DATASET ▸
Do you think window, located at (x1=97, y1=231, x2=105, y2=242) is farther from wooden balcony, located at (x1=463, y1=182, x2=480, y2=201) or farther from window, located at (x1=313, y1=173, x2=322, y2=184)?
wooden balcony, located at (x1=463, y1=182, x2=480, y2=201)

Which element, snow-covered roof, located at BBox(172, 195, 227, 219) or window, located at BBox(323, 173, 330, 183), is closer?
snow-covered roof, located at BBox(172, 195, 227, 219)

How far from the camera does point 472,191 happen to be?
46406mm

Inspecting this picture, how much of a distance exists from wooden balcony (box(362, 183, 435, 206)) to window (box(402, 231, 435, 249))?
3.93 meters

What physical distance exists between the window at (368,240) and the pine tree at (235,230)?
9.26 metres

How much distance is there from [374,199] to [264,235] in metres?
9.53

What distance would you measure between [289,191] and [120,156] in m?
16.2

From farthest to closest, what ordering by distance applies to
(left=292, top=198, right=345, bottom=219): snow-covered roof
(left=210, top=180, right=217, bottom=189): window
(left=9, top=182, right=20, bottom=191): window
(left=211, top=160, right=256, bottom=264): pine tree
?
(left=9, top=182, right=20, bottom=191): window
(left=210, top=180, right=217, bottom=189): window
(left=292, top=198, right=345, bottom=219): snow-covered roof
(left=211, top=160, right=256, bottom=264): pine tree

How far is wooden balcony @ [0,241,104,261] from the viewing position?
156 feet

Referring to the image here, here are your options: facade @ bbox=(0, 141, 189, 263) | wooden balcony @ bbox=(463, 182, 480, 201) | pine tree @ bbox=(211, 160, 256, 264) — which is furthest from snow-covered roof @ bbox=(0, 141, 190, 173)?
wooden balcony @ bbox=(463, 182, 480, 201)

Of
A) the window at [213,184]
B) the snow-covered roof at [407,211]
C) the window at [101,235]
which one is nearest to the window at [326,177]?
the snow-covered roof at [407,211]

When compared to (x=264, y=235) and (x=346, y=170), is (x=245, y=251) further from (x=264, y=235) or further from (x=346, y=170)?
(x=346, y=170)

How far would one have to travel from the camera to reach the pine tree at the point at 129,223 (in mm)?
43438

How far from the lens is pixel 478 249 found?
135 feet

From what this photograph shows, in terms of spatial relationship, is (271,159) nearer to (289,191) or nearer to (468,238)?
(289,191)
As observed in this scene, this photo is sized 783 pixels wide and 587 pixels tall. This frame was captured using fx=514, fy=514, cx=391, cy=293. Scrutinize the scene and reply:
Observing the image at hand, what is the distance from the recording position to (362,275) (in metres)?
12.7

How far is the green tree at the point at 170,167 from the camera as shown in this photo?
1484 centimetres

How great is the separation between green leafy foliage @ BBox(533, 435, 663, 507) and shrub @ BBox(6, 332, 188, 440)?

PROBLEM TO WORK ON ▸
Produce an exact repeat of the lines from the one containing "What physical distance" through the last line of the data, and nothing more.

WRITTEN RESPONSE ▸
What physical distance exists between the window at (368,240) and the pine tree at (235,230)?
9.26 metres

How much distance is there from [374,199] to [264,235] in metres?
9.53

What distance would you measure between [289,191] and [120,156] in m?
16.2

From farthest to closest, what ordering by distance applies to
(left=292, top=198, right=345, bottom=219): snow-covered roof
(left=210, top=180, right=217, bottom=189): window
(left=9, top=182, right=20, bottom=191): window
(left=211, top=160, right=256, bottom=264): pine tree
?
(left=9, top=182, right=20, bottom=191): window
(left=210, top=180, right=217, bottom=189): window
(left=292, top=198, right=345, bottom=219): snow-covered roof
(left=211, top=160, right=256, bottom=264): pine tree

How far is wooden balcony @ [0,241,104,261] from the viewing position?
156 feet

Referring to the image here, here are your options: facade @ bbox=(0, 141, 189, 263) | wooden balcony @ bbox=(463, 182, 480, 201) | pine tree @ bbox=(211, 160, 256, 264) — which is furthest from snow-covered roof @ bbox=(0, 141, 190, 173)?
wooden balcony @ bbox=(463, 182, 480, 201)

Of
A) the window at [213,184]
B) the snow-covered roof at [407,211]
C) the window at [101,235]
which one is nearest to the window at [326,177]?
the snow-covered roof at [407,211]

When compared to (x=264, y=235) and (x=346, y=170), is (x=245, y=251) further from (x=264, y=235) or further from (x=346, y=170)?
(x=346, y=170)

How far would one have to travel from the camera to reach the pine tree at the point at 129,223 (in mm)?
43438

How far from the lens is pixel 478 249 found?
135 feet

From what this photograph shows, in terms of spatial relationship, is (271,159) nearer to (289,191) or nearer to (468,238)?
(289,191)
As observed in this scene, this photo is sized 783 pixels wide and 587 pixels tall. This frame was captured using fx=514, fy=514, cx=391, cy=293. Scrutinize the scene and reply:
Observing the image at hand, what is the distance from the recording position to (362,275) (in metres)?
12.7

How far is the green tree at the point at 170,167 from the camera as shown in this photo?
1484 centimetres

How great is the separation between green leafy foliage @ BBox(533, 435, 663, 507) and shrub @ BBox(6, 332, 188, 440)?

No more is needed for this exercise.